* **Exercise goal**
The exercise asks for every line of the data to be reproduced exactly.

* **Available data**

=======

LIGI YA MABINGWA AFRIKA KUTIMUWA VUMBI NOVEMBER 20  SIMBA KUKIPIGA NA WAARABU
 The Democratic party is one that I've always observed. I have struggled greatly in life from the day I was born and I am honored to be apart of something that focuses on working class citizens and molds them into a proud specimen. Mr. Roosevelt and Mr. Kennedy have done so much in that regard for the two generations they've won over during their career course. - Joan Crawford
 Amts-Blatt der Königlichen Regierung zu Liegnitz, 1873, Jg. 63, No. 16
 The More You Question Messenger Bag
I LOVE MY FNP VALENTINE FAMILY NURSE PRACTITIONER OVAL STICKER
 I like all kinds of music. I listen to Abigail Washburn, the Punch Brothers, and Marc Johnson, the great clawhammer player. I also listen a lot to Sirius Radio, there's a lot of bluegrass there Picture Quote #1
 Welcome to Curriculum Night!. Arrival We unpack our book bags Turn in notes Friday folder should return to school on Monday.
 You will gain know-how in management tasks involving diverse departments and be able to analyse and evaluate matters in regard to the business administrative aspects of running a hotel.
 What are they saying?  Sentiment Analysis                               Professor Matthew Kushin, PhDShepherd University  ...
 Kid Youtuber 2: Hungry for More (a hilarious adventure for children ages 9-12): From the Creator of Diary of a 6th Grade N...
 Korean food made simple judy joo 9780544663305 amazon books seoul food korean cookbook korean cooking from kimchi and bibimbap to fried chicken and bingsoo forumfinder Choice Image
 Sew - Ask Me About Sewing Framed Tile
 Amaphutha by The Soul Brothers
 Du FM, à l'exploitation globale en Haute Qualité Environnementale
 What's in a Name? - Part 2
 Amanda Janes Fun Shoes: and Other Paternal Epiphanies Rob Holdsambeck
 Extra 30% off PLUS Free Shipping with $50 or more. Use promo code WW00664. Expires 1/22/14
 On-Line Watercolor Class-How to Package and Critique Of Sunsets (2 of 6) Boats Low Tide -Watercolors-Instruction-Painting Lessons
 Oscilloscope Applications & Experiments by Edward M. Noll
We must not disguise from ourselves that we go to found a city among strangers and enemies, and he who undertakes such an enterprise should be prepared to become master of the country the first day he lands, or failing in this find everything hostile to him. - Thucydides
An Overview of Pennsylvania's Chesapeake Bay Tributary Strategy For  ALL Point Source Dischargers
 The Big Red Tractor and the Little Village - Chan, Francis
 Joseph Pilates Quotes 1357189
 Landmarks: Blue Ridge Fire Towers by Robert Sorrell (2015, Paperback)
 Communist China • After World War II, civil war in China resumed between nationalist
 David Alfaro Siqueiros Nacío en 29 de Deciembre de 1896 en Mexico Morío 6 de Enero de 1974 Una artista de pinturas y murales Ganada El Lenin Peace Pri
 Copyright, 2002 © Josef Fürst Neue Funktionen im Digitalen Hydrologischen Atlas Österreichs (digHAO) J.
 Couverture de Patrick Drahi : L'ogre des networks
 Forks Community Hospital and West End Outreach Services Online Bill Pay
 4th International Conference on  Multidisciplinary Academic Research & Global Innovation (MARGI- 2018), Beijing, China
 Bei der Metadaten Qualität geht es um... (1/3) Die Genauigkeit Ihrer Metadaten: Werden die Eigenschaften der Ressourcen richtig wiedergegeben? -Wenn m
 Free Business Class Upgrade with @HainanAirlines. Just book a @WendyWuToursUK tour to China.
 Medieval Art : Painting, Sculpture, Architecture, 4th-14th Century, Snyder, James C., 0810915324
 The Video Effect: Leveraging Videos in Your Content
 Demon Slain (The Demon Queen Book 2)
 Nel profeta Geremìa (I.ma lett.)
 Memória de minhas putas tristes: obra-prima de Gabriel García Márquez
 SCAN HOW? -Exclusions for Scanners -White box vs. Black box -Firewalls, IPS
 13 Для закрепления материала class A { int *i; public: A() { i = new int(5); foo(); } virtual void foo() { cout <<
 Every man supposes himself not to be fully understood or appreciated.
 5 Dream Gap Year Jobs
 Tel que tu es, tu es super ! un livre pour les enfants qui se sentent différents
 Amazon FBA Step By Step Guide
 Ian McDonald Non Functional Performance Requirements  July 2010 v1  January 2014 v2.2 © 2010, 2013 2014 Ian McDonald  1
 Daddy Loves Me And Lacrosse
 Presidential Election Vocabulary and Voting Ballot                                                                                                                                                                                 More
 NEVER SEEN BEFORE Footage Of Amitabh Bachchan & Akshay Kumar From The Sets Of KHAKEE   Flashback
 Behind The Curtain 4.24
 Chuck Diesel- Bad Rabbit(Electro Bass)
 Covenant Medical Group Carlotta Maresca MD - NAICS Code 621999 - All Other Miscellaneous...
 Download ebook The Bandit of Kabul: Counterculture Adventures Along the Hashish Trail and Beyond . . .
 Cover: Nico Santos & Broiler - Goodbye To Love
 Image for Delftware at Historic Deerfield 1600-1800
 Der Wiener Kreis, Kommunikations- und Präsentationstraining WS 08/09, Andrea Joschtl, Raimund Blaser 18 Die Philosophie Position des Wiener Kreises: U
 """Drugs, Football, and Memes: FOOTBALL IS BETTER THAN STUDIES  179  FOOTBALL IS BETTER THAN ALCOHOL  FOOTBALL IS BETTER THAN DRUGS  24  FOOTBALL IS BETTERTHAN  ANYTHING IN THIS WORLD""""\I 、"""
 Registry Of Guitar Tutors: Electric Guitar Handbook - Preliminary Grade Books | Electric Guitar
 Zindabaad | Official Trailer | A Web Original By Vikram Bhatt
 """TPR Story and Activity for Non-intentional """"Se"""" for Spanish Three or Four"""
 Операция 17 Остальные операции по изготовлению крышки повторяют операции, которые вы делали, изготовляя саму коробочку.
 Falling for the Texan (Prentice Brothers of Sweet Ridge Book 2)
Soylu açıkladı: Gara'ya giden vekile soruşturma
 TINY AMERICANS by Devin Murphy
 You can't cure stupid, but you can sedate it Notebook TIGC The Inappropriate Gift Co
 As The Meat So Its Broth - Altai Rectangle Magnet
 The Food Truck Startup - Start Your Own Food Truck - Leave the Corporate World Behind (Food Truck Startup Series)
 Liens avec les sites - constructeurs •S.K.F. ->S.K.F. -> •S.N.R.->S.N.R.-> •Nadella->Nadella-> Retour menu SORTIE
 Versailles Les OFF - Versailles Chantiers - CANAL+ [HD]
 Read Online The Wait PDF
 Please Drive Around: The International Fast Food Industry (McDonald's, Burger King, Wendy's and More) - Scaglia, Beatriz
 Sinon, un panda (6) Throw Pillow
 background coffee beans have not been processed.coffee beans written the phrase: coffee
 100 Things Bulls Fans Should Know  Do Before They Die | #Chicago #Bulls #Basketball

=======

* **Task answer**
LIGI YA MABINGWA AFRIKA KUTIMUWA VUMBI NOVEMBER 20  SIMBA KUKIPIGA NA WAARABU
 The Democratic party is one that I've always observed. I have struggled greatly in life from the day I was born and I am honored to be apart of something that focuses on working class citizens and molds them into a proud specimen. Mr. Roosevelt and Mr. Kennedy have done so much in that regard for the two generations they've won over during their career course. - Joan Crawford
 Amts-Blatt der Königlichen Regierung zu Liegnitz, 1873, Jg. 63, No. 16
 The More You Question Messenger Bag
I LOVE MY FNP VALENTINE FAMILY NURSE PRACTITIONER OVAL STICKER
 I like all kinds of music. I listen to Abigail Washburn, the Punch Brothers, and Marc Johnson, the great clawhammer player. I also listen a lot to Sirius Radio, there's a lot of bluegrass there Picture Quote #1
 Welcome to Curriculum Night!. Arrival We unpack our book bags Turn in notes Friday folder should return to school on Monday.
 You will gain know-how in management tasks involving diverse departments and be able to analyse and evaluate matters in regard to the business administrative aspects of running a hotel.
 What are they saying?  Sentiment Analysis                               Professor Matthew Kushin, PhDShepherd University  ...
 Kid Youtuber 2: Hungry for More (a hilarious adventure for children ages 9-12): From the Creator of Diary of a 6th Grade N...
 Korean food made simple judy joo 9780544663305 amazon books seoul food korean cookbook korean cooking from kimchi and bibimbap to fried chicken and bingsoo forumfinder Choice Image
 Sew - Ask Me About Sewing Framed Tile
 Amaphutha by The Soul Brothers
 Du FM, à l'exploitation globale en Haute Qualité Environnementale
 What's in a Name? - Part 2
 Amanda Janes Fun Shoes: and Other Paternal Epiphanies Rob Holdsambeck
 Extra 30% off PLUS Free Shipping with $50 or more. Use promo code WW00664. Expires 1/22/14
 On-Line Watercolor Class-How to Package and Critique Of Sunsets (2 of 6) Boats Low Tide -Watercolors-Instruction-Painting Lessons
 Oscilloscope Applications & Experiments by Edward M. Noll
We must not disguise from ourselves that we go to found a city among strangers and enemies, and he who undertakes such an enterprise should be prepared to become master of the country the first day he lands, or failing in this find everything hostile to him. - Thucydides
An Overview of Pennsylvania's Chesapeake Bay Tributary Strategy For  ALL Point Source Dischargers
 The Big Red Tractor and the Little Village - Chan, Francis
 Joseph Pilates Quotes 1357189
 Landmarks: Blue Ridge Fire Towers by Robert Sorrell (2015, Paperback)
 Communist China • After World War II, civil war in China resumed between nationalist
 David Alfaro Siqueiros Nacío en 29 de Deciembre de 1896 en Mexico Morío 6 de Enero de 1974 Una artista de pinturas y murales Ganada El Lenin Peace Pri
 Copyright, 2002 © Josef Fürst Neue Funktionen im Digitalen Hydrologischen Atlas Österreichs (digHAO) J.
 Couverture de Patrick Drahi : L'ogre des networks
 Forks Community Hospital and West End Outreach Services Online Bill Pay
 4th International Conference on  Multidisciplinary Academic Research & Global Innovation (MARGI- 2018), Beijing, China
 Bei der Metadaten Qualität geht es um... (1/3) Die Genauigkeit Ihrer Metadaten: Werden die Eigenschaften der Ressourcen richtig wiedergegeben? -Wenn m
 Free Business Class Upgrade with @HainanAirlines. Just book a @WendyWuToursUK tour to China.
 Medieval Art : Painting, Sculpture, Architecture, 4th-14th Century, Snyder, James C., 0810915324
 The Video Effect: Leveraging Videos in Your Content
 Demon Slain (The Demon Queen Book 2)
 Nel profeta Geremìa (I.ma lett.)
 Memória de minhas putas tristes: obra-prima de Gabriel García Márquez
 SCAN HOW? -Exclusions for Scanners -White box vs. Black box -Firewalls, IPS
 13 Для закрепления материала class A { int *i; public: A() { i = new int(5); foo(); } virtual void foo() { cout <<
 Every man supposes himself not to be fully understood or appreciated.
 5 Dream Gap Year Jobs
 Tel que tu es, tu es super ! un livre pour les enfants qui se sentent différents
 Amazon FBA Step By Step Guide
 Ian McDonald Non Functional Performance Requirements  July 2010 v1  January 2014 v2.2 © 2010, 2013 2014 Ian McDonald  1
 Daddy Loves Me And Lacrosse
 Presidential Election Vocabulary and Voting Ballot                                                                                                                                                                                 More
 NEVER SEEN BEFORE Footage Of Amitabh Bachchan & Akshay Kumar From The Sets Of KHAKEE   Flashback
 Behind The Curtain 4.24
 Chuck Diesel- Bad Rabbit(Electro Bass)
 Covenant Medical Group Carlotta Maresca MD - NAICS Code 621999 - All Other Miscellaneous...
 Download ebook The Bandit of Kabul: Counterculture Adventures Along the Hashish Trail and Beyond . . .
 Cover: Nico Santos & Broiler - Goodbye To Love
 Image for Delftware at Historic Deerfield 1600-1800
 Der Wiener Kreis, Kommunikations- und Präsentationstraining WS 08/09, Andrea Joschtl, Raimund Blaser 18 Die Philosophie Position des Wiener Kreises: U
 """Drugs, Football, and Memes: FOOTBALL IS BETTER THAN STUDIES  179  FOOTBALL IS BETTER THAN ALCOHOL  FOOTBALL IS BETTER THAN DRUGS  24  FOOTBALL IS BETTERTHAN  ANYTHING IN THIS WORLD""""\I 、"""
 Registry Of Guitar Tutors: Electric Guitar Handbook - Preliminary Grade Books | Electric Guitar
 Zindabaad | Official Trailer | A Web Original By Vikram Bhatt
 """TPR Story and Activity for Non-intentional """"Se"""" for Spanish Three or Four"""
 Операция 17 Остальные операции по изготовлению крышки повторяют операции, которые вы делали, изготовляя саму коробочку.
 Falling for the Texan (Prentice Brothers of Sweet Ridge Book 2)
Soylu açıkladı: Gara'ya giden vekile soruşturma
 TINY AMERICANS by Devin Murphy
 You can't cure stupid, but you can sedate it Notebook TIGC The Inappropriate Gift Co
 As The Meat So Its Broth - Altai Rectangle Magnet
 The Food Truck Startup - Start Your Own Food Truck - Leave the Corporate World Behind (Food Truck Startup Series)
 Liens avec les sites - constructeurs •S.K.F. ->S.K.F. -> •S.N.R.->S.N.R.-> •Nadella->Nadella-> Retour menu SORTIE
 Versailles Les OFF - Versailles Chantiers - CANAL+ [HD]
 Read Online The Wait PDF
 Please Drive Around: The International Fast Food Industry (McDonald's, Burger King, Wendy's and More) - Scaglia, Beatriz
 Sinon, un panda (6) Throw Pillow
 background coffee beans have not been processed.coffee beans written the phrase: coffee
 100 Things Bulls Fans Should Know  Do Before They Die | #Chicago #Bulls #Basketball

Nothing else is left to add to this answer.